Audi had hinted in 2014 that a four-door, jacked-up successor to the TT would be coming through the TT Offroad concept. However, the Q4 Etron Sportback, which is similar in size and shape, is now available, leaving a space for the TT to remain in the sports coupe segment where it continues to be a strong seller.

Audi Sport’s most significant models thus far

1980 Quattro The Quattro was the first rally car to benefit from the WRC’s relaxed regulations that allowed four-wheel drive. It won numerous rallies and helped to design the layout for many other future title-winning cars.

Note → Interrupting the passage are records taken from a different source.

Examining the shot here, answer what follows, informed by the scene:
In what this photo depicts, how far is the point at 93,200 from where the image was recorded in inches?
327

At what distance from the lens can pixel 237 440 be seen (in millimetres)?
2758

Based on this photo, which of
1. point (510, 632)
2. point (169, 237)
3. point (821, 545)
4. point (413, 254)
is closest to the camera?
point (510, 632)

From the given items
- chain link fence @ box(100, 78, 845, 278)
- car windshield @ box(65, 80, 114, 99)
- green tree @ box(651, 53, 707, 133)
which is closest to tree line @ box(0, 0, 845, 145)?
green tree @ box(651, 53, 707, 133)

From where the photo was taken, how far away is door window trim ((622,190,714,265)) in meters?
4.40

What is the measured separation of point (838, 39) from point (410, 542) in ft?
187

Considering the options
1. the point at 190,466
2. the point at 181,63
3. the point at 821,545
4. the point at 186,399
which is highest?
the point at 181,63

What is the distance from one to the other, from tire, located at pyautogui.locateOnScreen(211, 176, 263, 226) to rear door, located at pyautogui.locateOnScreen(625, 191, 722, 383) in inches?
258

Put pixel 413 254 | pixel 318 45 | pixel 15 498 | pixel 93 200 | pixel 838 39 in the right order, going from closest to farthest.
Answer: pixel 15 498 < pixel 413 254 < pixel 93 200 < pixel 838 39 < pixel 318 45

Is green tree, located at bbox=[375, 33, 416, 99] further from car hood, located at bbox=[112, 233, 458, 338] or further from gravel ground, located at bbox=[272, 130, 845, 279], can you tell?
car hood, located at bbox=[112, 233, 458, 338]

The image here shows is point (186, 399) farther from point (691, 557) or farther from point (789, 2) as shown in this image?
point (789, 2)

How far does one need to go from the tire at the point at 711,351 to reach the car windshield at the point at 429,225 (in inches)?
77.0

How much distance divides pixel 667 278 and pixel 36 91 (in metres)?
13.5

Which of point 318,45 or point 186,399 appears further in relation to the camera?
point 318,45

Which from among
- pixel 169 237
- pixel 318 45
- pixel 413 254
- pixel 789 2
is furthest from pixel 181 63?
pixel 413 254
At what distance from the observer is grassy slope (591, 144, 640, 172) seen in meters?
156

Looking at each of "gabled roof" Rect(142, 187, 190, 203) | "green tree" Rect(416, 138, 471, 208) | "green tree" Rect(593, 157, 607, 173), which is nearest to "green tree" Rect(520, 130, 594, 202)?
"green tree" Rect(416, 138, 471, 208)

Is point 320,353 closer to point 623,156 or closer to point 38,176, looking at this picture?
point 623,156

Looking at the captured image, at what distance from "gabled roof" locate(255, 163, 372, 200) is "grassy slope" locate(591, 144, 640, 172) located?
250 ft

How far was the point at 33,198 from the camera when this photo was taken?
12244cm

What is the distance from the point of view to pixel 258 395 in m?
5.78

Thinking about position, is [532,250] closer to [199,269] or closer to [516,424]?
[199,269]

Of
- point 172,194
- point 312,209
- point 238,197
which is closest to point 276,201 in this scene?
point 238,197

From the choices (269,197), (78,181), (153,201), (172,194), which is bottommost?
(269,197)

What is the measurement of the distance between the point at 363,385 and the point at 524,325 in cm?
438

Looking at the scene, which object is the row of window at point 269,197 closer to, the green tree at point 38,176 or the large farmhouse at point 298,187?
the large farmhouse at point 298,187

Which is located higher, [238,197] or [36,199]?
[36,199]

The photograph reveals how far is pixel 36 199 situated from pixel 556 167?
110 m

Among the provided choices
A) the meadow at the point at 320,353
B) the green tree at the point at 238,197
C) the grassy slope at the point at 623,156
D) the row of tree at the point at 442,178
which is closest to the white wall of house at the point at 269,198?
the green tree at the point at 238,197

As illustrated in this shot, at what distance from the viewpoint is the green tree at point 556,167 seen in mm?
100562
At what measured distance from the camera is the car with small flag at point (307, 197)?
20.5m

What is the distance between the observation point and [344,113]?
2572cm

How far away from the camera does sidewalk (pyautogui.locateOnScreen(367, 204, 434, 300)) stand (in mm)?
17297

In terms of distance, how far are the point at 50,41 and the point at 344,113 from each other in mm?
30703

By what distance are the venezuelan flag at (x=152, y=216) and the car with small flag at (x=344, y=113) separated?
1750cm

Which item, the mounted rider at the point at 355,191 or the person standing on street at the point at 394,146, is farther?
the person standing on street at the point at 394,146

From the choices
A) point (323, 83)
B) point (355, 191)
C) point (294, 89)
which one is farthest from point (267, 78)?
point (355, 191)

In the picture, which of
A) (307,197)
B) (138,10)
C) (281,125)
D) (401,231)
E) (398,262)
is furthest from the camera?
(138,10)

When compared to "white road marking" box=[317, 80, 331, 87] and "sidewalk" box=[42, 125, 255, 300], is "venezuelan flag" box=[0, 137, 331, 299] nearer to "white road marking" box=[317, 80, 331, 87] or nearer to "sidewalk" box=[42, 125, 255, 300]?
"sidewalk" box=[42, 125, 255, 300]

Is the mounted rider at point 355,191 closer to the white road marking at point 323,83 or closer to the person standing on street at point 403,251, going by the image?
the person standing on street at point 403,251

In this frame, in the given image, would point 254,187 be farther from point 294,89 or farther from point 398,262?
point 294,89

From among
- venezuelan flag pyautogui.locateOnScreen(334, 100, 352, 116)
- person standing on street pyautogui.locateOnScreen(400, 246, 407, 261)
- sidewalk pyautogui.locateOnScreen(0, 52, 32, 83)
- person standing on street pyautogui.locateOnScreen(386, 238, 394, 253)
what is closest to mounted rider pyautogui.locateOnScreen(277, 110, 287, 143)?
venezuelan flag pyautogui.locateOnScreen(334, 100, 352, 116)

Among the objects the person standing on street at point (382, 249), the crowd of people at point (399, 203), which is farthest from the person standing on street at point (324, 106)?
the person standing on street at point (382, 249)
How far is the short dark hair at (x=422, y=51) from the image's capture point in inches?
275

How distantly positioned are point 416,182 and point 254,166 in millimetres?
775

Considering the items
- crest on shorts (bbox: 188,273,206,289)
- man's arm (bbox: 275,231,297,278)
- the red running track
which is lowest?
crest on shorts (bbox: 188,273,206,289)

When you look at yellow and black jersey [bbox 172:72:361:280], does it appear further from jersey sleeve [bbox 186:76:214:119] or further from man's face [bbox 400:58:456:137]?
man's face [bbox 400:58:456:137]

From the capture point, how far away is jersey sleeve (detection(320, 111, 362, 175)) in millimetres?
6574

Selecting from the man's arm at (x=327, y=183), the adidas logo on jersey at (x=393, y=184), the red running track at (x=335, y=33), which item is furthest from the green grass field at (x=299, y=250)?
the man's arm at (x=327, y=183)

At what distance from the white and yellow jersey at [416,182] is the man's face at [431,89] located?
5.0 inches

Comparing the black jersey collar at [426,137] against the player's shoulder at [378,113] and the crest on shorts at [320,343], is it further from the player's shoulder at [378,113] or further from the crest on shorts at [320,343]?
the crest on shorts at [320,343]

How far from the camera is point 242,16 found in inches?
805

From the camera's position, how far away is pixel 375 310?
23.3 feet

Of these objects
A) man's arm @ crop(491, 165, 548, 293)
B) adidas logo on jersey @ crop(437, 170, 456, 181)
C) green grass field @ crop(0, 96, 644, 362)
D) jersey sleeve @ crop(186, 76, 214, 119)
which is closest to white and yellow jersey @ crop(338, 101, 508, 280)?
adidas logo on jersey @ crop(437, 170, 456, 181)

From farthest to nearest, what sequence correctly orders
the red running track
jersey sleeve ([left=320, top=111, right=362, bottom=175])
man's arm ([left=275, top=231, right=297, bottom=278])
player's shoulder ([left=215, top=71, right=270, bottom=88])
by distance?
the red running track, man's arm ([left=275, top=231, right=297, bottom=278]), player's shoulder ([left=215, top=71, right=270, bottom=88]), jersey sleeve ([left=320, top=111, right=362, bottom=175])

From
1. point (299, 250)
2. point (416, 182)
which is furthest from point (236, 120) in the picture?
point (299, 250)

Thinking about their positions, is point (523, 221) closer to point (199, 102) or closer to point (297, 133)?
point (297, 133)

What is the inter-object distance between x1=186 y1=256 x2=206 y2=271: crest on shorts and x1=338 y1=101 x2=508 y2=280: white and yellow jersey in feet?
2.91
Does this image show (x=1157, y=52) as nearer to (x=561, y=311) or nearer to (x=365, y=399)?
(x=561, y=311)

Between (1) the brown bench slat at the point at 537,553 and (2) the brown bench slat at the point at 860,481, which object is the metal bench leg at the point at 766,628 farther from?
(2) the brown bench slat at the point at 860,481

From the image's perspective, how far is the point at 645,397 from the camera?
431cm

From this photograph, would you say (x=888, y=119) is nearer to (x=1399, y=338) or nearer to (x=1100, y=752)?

1994 RS2 Avant This was the genesis of Audi’s RS model. Thanks to its Quattro four wheel drive system, it was quicker than the McLaren F1 from 0-30 mph.

2002 RS6 Available in a stylish saloon or a spacious estate, the first RS6 was the model that set the standard for Audi’s iconic Q cars. Limited-run RS6 Plus had a 473bhp Cosworth-designed V8 that could go 174 mph.

2006 R8 Named after Audi’s Le Mans winning prototypes, R8 was the first supercar made by the company. It was available with a V8 at its launch and later a V10, making it a staple in the supercar scene of late 2000s.

2021 RS Etron GT: Audi’s most powerful road car and first production performance EV, the RS Etron GT was 637bhp. It marked a new era in Audi’s sports cars.